Sono cresciuto in una casa piena di libri, enormi librerie in cui un posto d’onore lo occupavano tutte le pubblicazioni di Leonardo Sciascia. Ed ero poco più che un bambino quando, a metà degli anni ’80, nella celebre sede di Sellerio in Via Siracusa a Palermo, con mio padre che era uno degli autori di Sellerio che si occupava di storia siciliana, ebbi l’opportunità di incrociare proprio lo scrittore siciliano, cosa che, ahimè, chiaramente all’epoca non desto’ grande interesse nella mia curiosità di bambino.
Crescendo quei libri sono diventati chiave di lettura essenziale, imprescindibile e mai scontata per capire fino in fondo questa nostra Sicilia, che lo stesso Sciascia, quando un giorno gli chiesero un aggettivo che in sé bastasse a descriverla rispose che: “La Sicilia è irredimibile, ma che comunque bisogna continuare a lottare, a pensare e ad agire, come se non lo fosse”.
Una frase cristallina, lucida, piena di quel realismo che pervade tutte le pagine delle sue opere alla ricerca di quel senso naturale di giustizia.

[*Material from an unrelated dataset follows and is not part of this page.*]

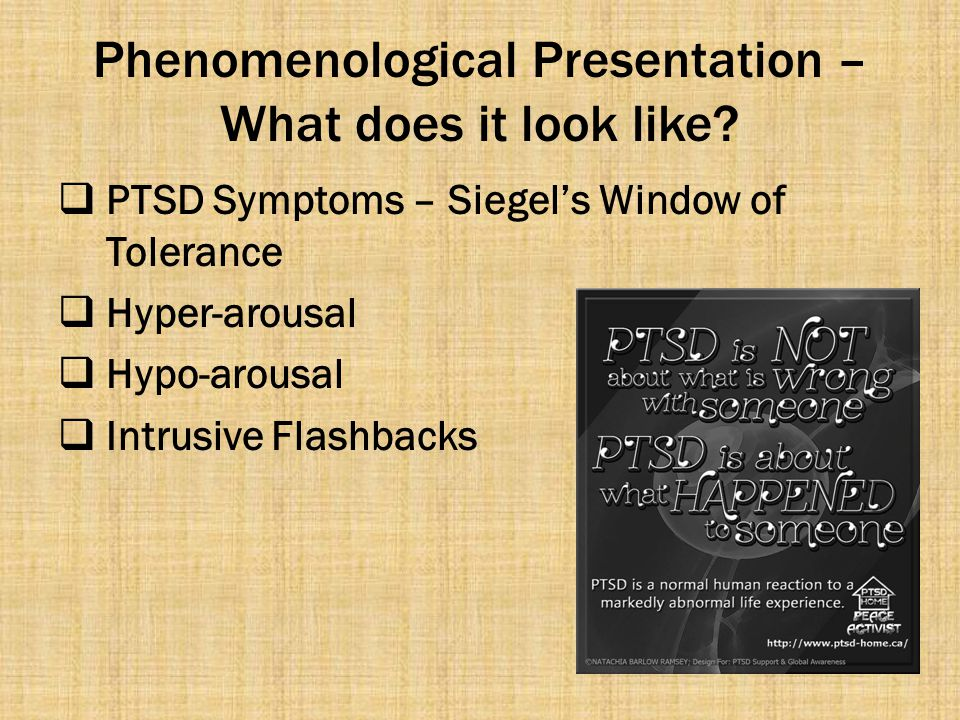 Phenomenological Presentation – What does it look like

Ed è proprio il “problema della giustizia” quello a cui ci appelliamo nel venire a conoscenza dei fatti, gravi, anzi gravissimi, che hanno coinvolto giusto ieri la Dirigente Scolastica dell’Istituto Scolastico Falcone di Palermo, allo Zen, e del suo vicario: due educatori, entrambi accusati(insieme ad una terza persona), in flagranza di reato, di peculato e corruzione in uno dei quartieri più degradati di Palermo e del Sud Italia, un quartiere che cerca, e merita, riscatto sociale ma che fatti come questo fanno ripiombare nel buio più totale di una ghettizzazione alla quale, evidentemente, sembrano condannati a vita.

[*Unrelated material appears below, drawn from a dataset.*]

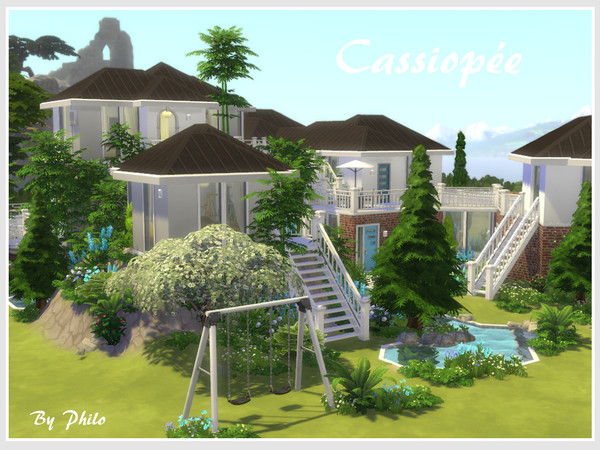 Sims 4 Cassiopee house by philo at TSR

Come dare torto a chi vedeva in quella scuola il riscatto e adesso vedrà l’ennesimo alibi per fare altro che non va nella direzione delle regole e delle legalità.

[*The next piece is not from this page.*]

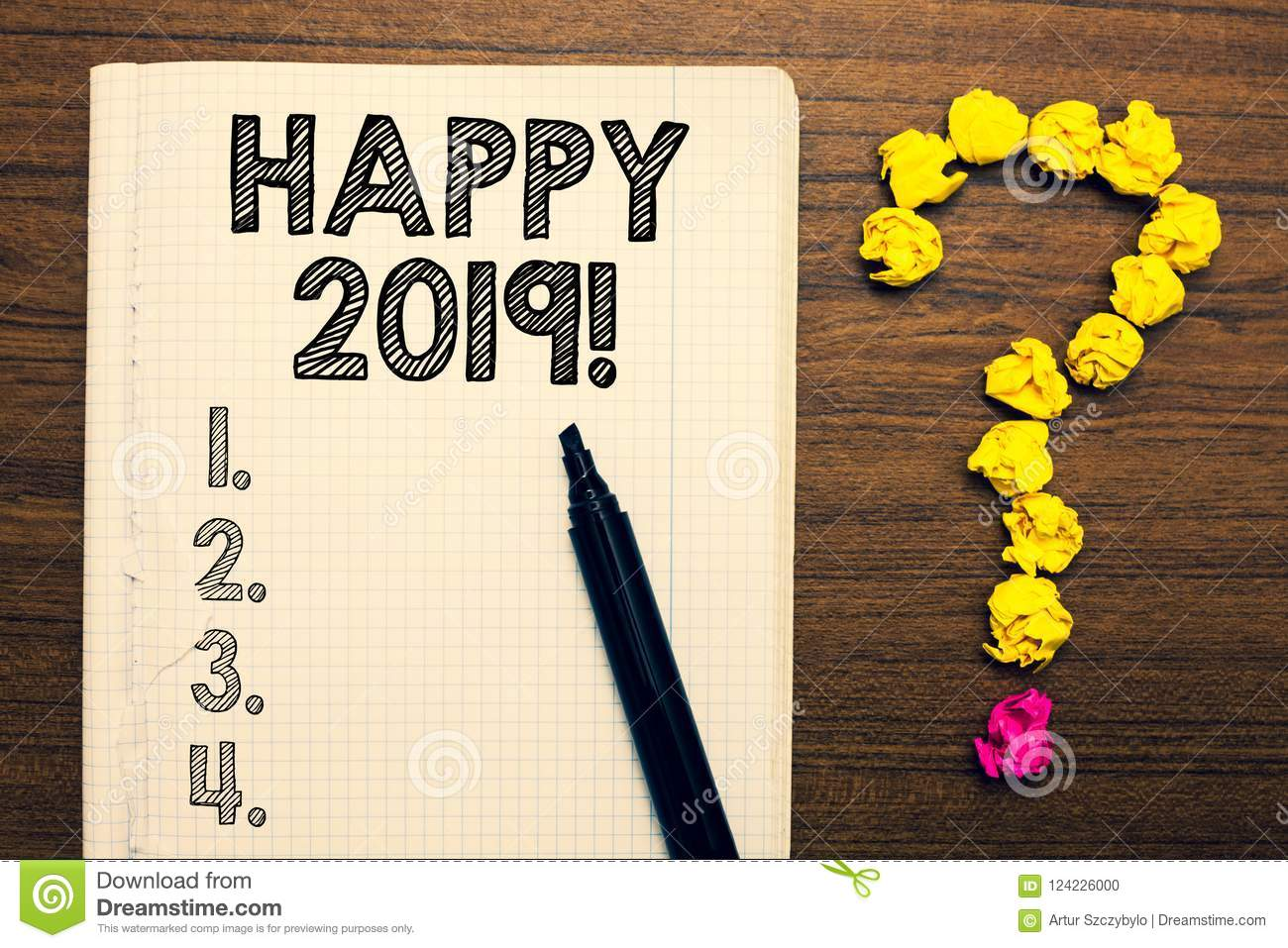 word writing text happy 2019 business concept for time or day at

Questa vicenda ci lascia con poche, pochissime parole, forse solo quelle necessarie ad esprimere tutto il nostro sdegno per l’accaduto e la speranza che fatti come questo non accadano più.
La giustizia, nel racconto di Sciascia, è soprattutto il problema di giudicare, o ancora meglio, del paradosso che il giudicare si porta con sé e la vicenda dello Zen diventa emblematica da questo punto di vista: siamo, e vogliamo essere garantisti per definizione, ma cara Dirigente, a questo punto, neanche l’alta analisi sociologica di Sciascia può venirle in soccorso.
La libertà, la dignità umana e il rispetto tra gli uomini attengono alla giustizia e lei col suo agire le ha violate tutte , in un solo abile colpo.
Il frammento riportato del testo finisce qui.